-------- Text excerpt
[PEAK] peak.security weirdness

Phillip J. Eby pje at telecommunity.com
Thu Jan 19 13:21:45 EST 2006

At 03:00 PM 01/18/2006 +0100, Simon Belak wrote:
>from dispatch import generic, strategy
>from peak.api import security
>class SecurityContext(security.Context):
>         pass
>security_context = SecurityContext()
>def hasPermission_adaptor(func):
>         def hasPermission(self, user, perm, subject):
>                 return func()
>         return hasPermission
>class Bar:
>         """ Poor-man's hasPermission(). """
>         @generic()
>         def foo(self, user, perm, subject): pass
>         @foo.when(strategy.default)     def 
> __denyByDefault(self,user,perm,subject):            return 
> security.Denial("Access 
> denied.")        @foo.when("perm==security.Nobody")      def 
> __nobodyGetsNobody(self,user,perm,subject):                 return 
> security.Denial("Access 
> forbidden")      @foo.when("perm==security.Anybody")     def 
> __anybodyGetsAnybody(self,user,perm,subject):               return True
>foo = Bar.foo.im_func

There's a bug in this code.  When you define a generic function method in a 
class, it implicitly adds a criterion to the rule that 'self' must be a 
subclass of the containing class.  In other words, you're adding a 
strategy.default that *only* takes effect if 'self' (the security context) 
is an instance of Bar!  So, the rules being used in your 
pseudo-hasPermission() are *not* the same as the ones used by 
peak.security, which is why there's no ambiguity in your duplicate.  In 
this code, the context is *never* a Bar instance, so this default rule 
never applies, and so it never conflicts with the GroupA rule.

>class SecurityGroupMeta(security.PermissionType):
>         def __init__ (cls, name, bases, attr):
>                 super(SecurityGroupMeta, cls).__init__(name, bases, attr)
----------------
● Tasks to carry out:
A) Summarize the peak.security post in two sentences.
B) Retype everything in the peak.security post from "is an instance" down to "the GroupA rule.".
C) Extend the peak.security post by continuing it from its last line.
The rows after this point come from a different source.
-------- Supplied data
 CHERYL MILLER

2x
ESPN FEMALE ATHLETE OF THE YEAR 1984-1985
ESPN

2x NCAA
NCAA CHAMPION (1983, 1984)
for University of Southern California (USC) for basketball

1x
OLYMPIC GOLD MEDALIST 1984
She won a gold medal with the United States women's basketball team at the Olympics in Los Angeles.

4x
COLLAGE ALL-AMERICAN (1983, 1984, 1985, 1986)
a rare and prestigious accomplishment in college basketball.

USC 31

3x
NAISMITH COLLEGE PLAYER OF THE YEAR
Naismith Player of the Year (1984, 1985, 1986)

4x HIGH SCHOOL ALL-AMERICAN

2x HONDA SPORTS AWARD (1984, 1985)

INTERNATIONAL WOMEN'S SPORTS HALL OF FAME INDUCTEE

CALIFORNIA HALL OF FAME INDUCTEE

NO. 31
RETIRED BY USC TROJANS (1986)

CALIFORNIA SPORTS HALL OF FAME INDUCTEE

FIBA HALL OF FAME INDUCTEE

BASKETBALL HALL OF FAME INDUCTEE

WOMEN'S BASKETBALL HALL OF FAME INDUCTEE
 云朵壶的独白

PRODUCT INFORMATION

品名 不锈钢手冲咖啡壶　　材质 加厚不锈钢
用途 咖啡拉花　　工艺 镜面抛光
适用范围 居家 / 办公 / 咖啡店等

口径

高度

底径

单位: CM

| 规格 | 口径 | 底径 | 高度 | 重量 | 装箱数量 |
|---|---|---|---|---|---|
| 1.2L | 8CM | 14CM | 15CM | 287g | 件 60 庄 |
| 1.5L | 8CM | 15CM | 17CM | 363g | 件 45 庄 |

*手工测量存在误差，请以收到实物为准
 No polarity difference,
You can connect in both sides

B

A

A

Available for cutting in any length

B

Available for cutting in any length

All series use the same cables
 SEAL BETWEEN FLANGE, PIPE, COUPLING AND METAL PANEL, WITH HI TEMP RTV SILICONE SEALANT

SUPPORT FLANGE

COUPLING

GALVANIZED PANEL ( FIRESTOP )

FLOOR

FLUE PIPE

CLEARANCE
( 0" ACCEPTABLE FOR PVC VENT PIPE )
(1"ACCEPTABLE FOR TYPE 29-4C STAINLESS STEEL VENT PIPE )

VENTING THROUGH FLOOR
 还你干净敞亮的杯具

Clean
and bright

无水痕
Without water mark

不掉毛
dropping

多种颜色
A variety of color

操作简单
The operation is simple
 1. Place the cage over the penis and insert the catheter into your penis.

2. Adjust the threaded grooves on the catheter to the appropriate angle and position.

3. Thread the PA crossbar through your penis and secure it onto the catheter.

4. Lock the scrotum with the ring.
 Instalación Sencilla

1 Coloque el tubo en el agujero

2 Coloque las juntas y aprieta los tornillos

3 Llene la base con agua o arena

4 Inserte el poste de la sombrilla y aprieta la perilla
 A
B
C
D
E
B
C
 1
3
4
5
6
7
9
----------------
● Responses:
A) Phillip J. Eby, replying to Simon Belak, identifies a bug in the posted code: defining a generic function method inside a class implicitly adds a criterion that 'self' must be a subclass of that class, so the strategy.default rule takes effect only when the security context is an instance of Bar. Because the context is never a Bar instance, that default rule never applies and never conflicts with the GroupA rule, which explains why the duplicate shows no ambiguity and why its rules differ from those used by peak.security.

B)
is an instance of Bar!  So, the rules being used in your 
pseudo-hasPermission() are *not* the same as the ones used by 
peak.security, which is why there's no ambiguity in your duplicate.  In 
this code, the context is *never* a Bar instance, so this default rule 
never applies, and so it never conflicts with the GroupA rule.

C)
>                 if "require" in attr:
>                         foo.when(
>                                 "getattr(perm, '__name__', '') == '%s'" % 
> name)(
>                                 hasPermission_adaptor(attr["require"]))
>                         security.hasPermission.when(
>                                 "getattr(perm, '__name__', '') == '%s'" % 
> name)(
>                                 hasPermission_adaptor(attr["require"]))

Just FYI, the above is *way* more complex than it needs to be.  A simpler 
and more robust way:

    security.hasPermission.when("perm is cls")(lambda *args: attr["require"]())

Remember that any symbol used in a "when" expression is *immediately* 
evaluated unless it is an argument name, so 'cls' is treated as a constant 
in the rule.  Also, this way of doing the definition is less likely to be 
ambiguous, since if you define two permissions with the same __name__, the 
function will not be able to distinguish them, but the permission objects 
themselves are unique.  Also, this way will run faster because it does not 
need to do a getattr() operation on each hasPermission() call.  Instead, 
the object's id() is just looked up in a dictionary.

>Traceback (most recent call last):
>   File "C:\Documents and Settings\Simon\My 
> Documents\hruska\vsemogoce\dispatch\weird_security.py", line 69, in ?
>     print security_context.hasPermission(user, GroupA, subject)
>   File "<string>", line 5, in hasPermission
>   File "_speedups.pyx", line 362, in _speedups.BaseDispatcher.__getitem__
>   File 
> "c:\python24\lib\site-packages\RuleDispatch-0.5a0.dev_r2100-py2.4-win32.egg\dispatch\interfaces.py", 
> line 15, in __call__
>     raise self.__class__(*self.args+(args,kw))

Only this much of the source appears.